### Work order
Please reproduce every line of the material below word for word, leaving out the pictures.

### Entries supplied
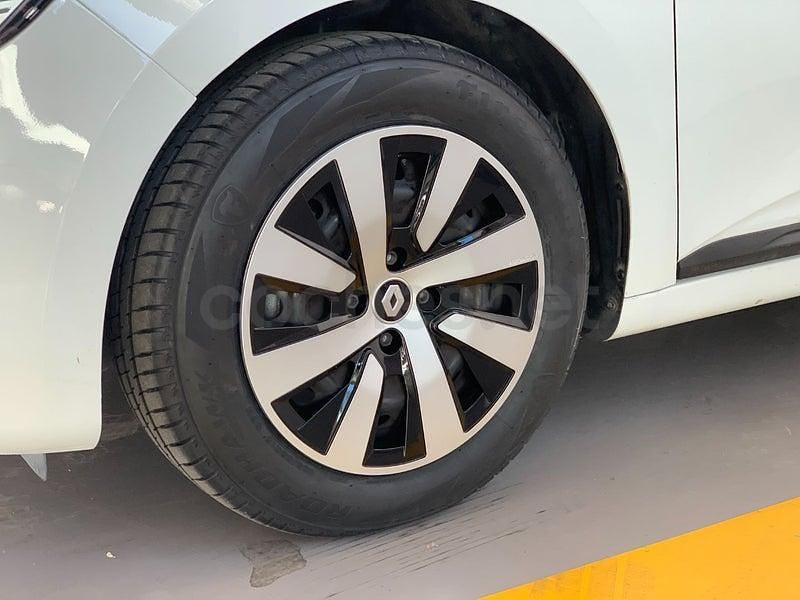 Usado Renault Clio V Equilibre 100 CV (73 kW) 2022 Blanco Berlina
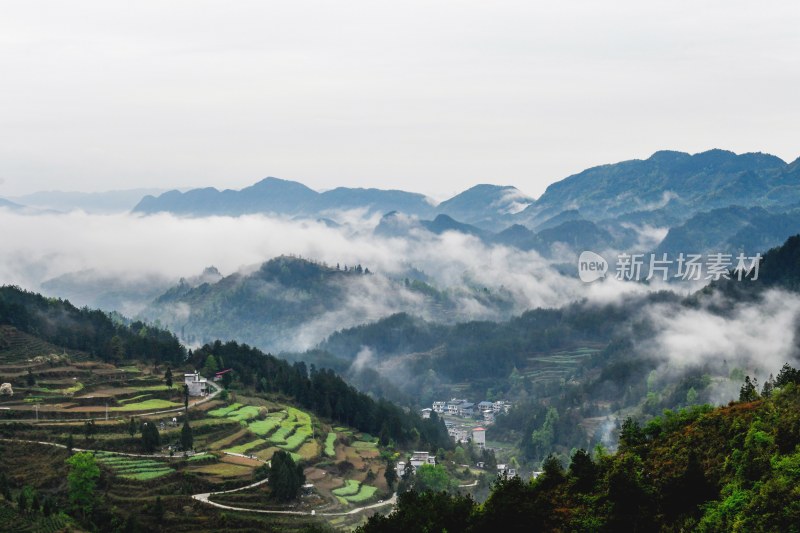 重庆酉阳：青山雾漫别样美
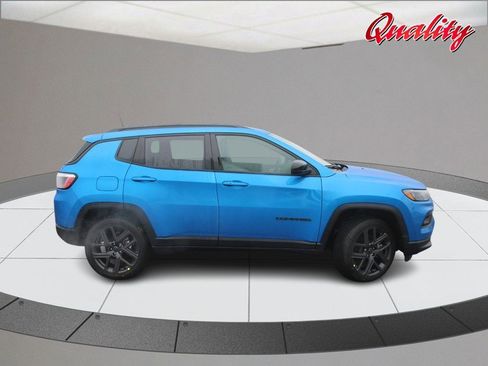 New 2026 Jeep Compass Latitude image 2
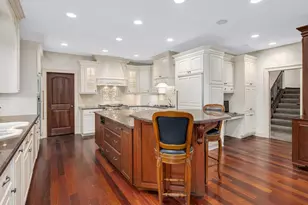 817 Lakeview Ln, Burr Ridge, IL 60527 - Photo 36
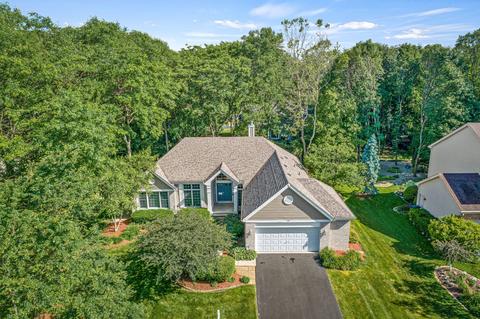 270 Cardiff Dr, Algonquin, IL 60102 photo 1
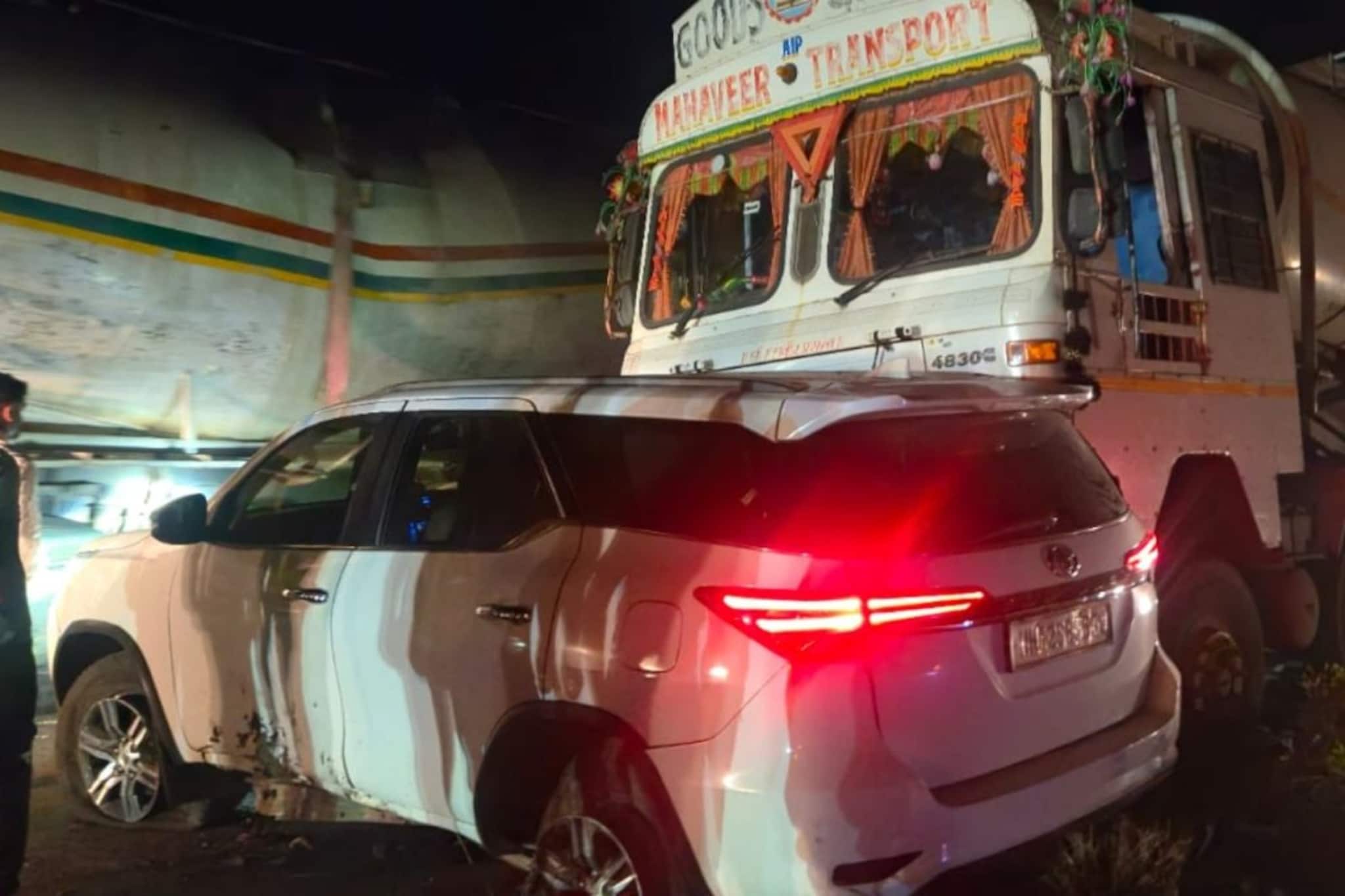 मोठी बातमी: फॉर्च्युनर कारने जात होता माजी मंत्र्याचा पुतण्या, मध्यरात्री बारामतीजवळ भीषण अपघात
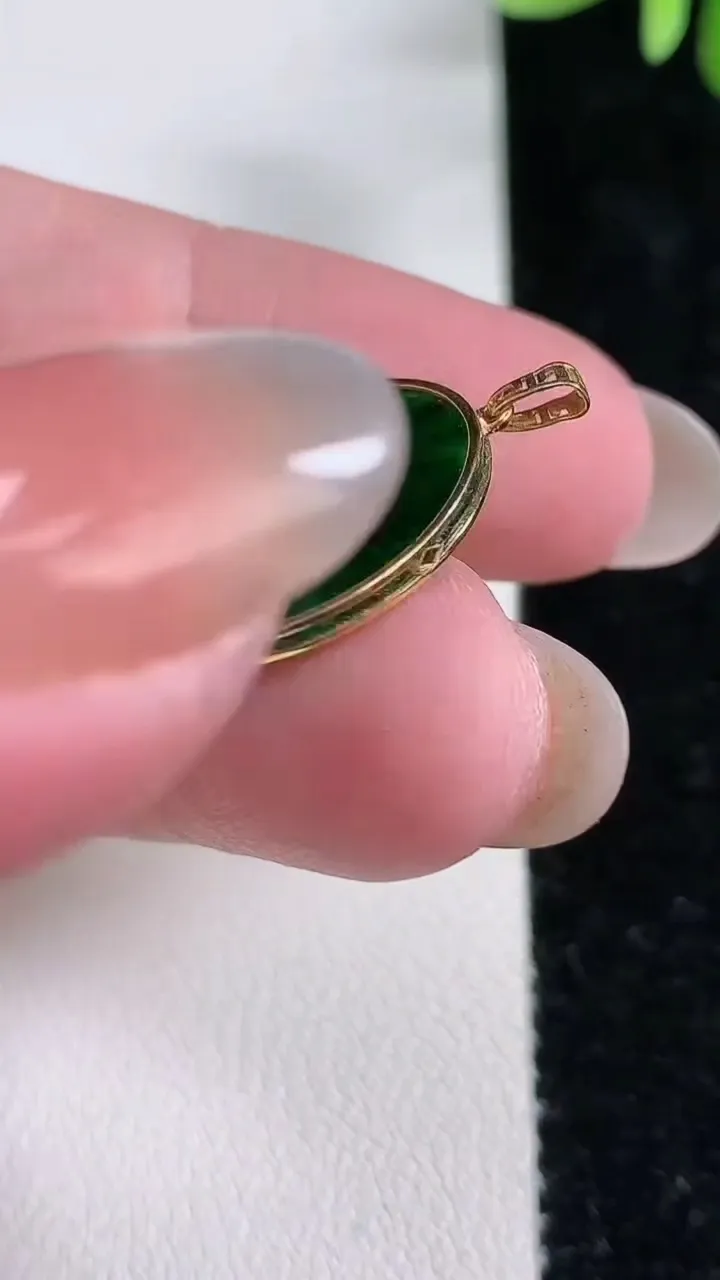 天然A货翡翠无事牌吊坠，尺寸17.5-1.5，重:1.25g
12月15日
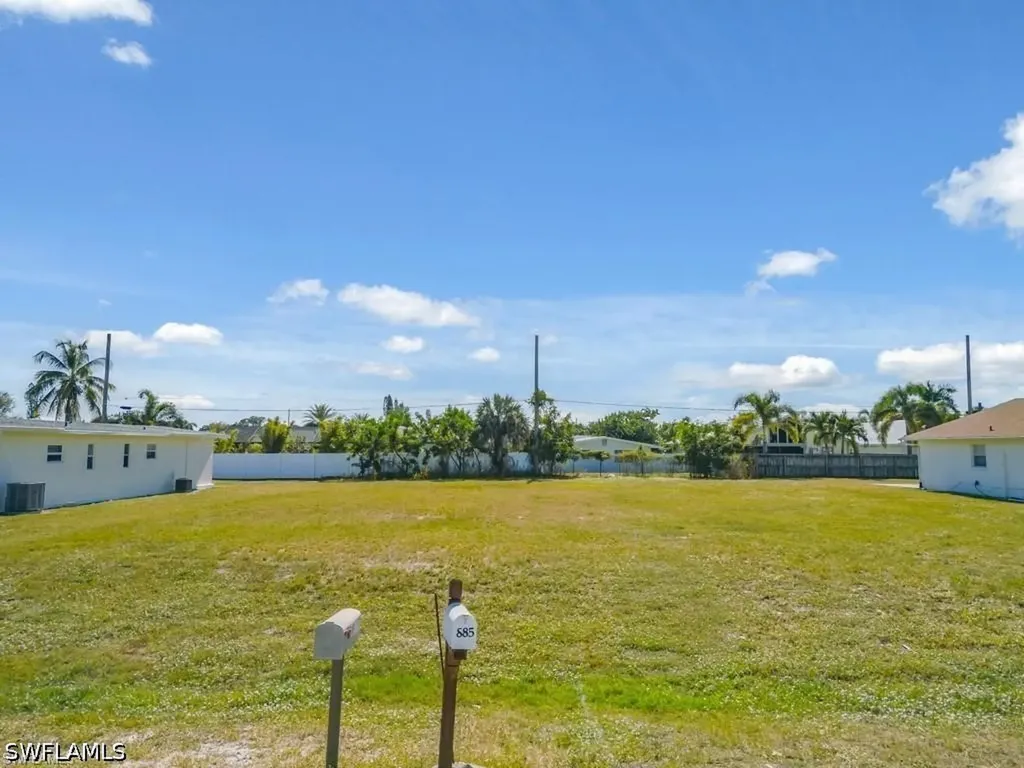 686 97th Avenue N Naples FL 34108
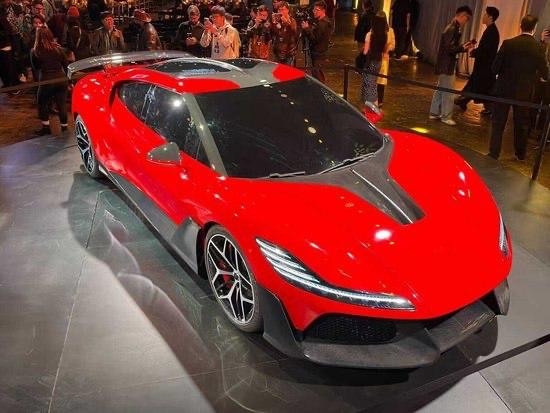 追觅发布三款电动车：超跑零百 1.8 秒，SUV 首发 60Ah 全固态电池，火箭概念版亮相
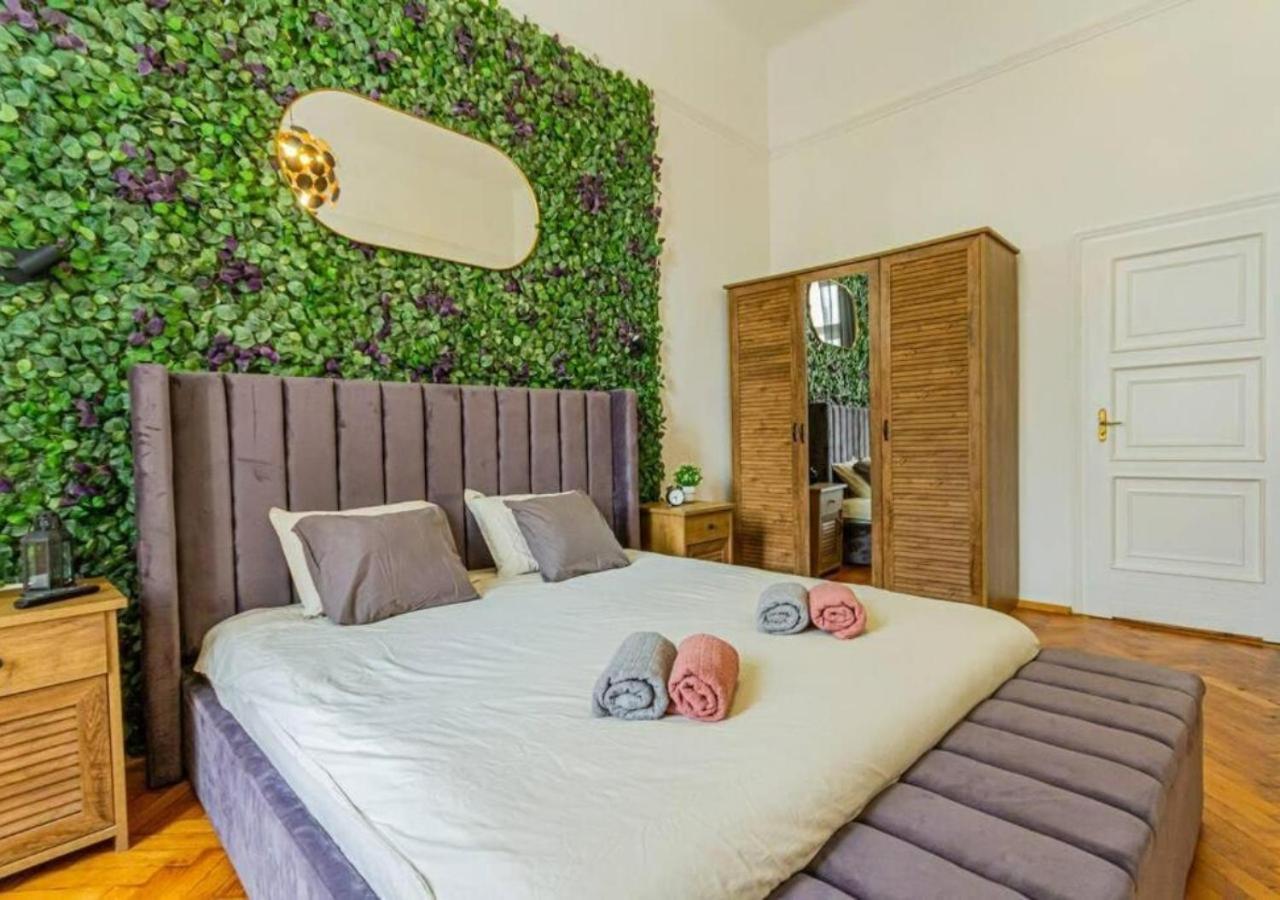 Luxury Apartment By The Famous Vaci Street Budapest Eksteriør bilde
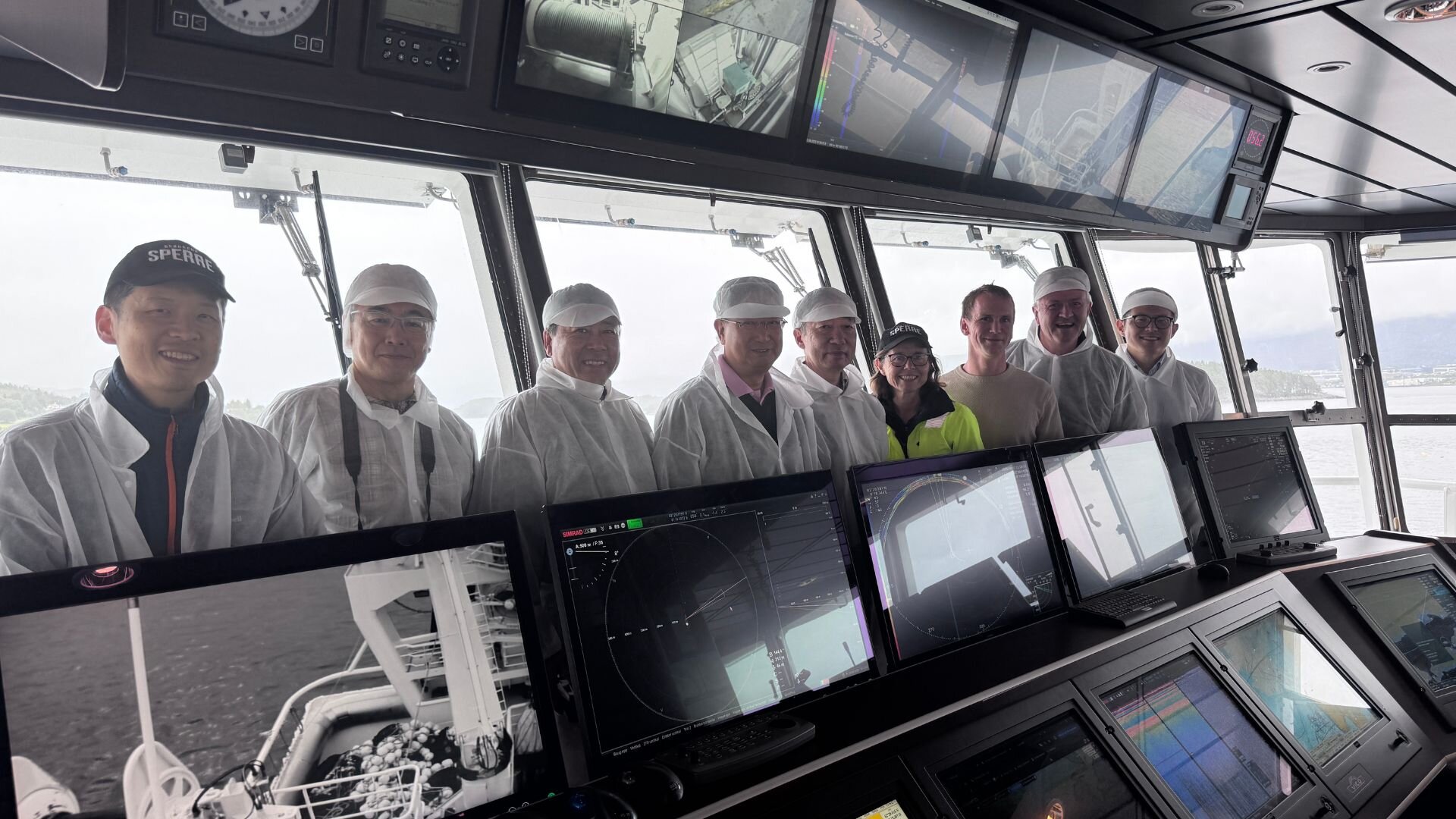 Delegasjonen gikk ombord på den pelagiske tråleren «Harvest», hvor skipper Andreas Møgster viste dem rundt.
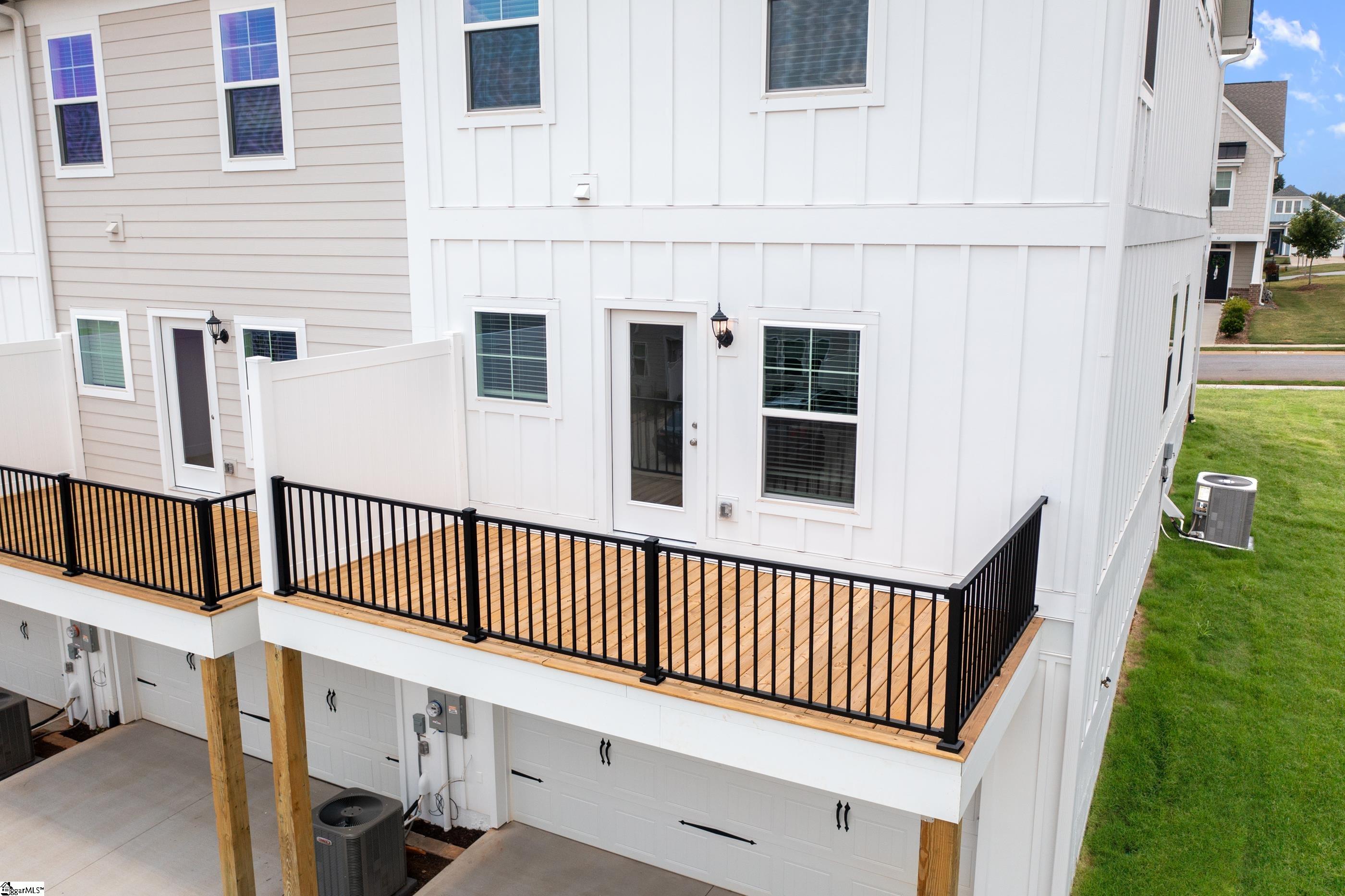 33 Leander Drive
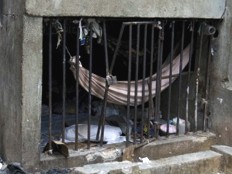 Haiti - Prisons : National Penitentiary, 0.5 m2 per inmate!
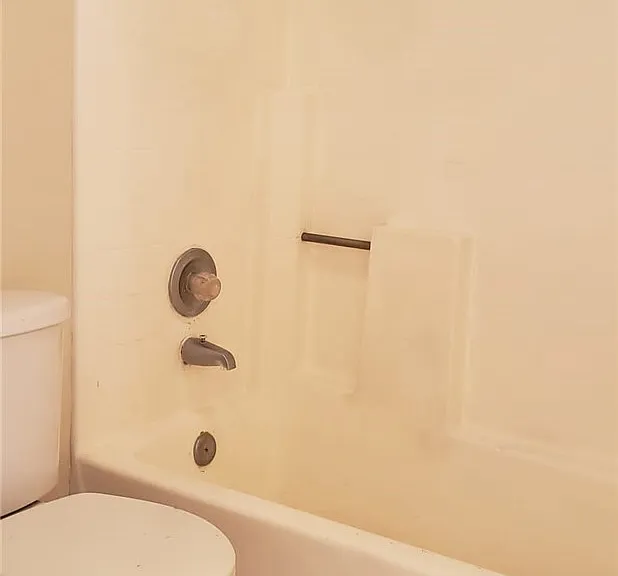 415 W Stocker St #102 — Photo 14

### Worked solution
 Usado Renault Clio V Equilibre 100 CV (73 kW) 2022 Blanco Berlina
 重庆酉阳：青山雾漫别样美
 New 2026 Jeep Compass Latitude image 2
 817 Lakeview Ln, Burr Ridge, IL 60527 - Photo 36
 270 Cardiff Dr, Algonquin, IL 60102 photo 1
 मोठी बातमी: फॉर्च्युनर कारने जात होता माजी मंत्र्याचा पुतण्या, मध्यरात्री बारामतीजवळ भीषण अपघात
 天然A货翡翠无事牌吊坠，尺寸17.5-1.5，重:1.25g
12月15日
 686 97th Avenue N Naples FL 34108
 追觅发布三款电动车：超跑零百 1.8 秒，SUV 首发 60Ah 全固态电池，火箭概念版亮相
 Luxury Apartment By The Famous Vaci Street Budapest Eksteriør bilde
 Delegasjonen gikk ombord på den pelagiske tråleren «Harvest», hvor skipper Andreas Møgster viste dem rundt.
 33 Leander Drive
 Haiti - Prisons : National Penitentiary, 0.5 m2 per inmate!
 415 W Stocker St #102 — Photo 14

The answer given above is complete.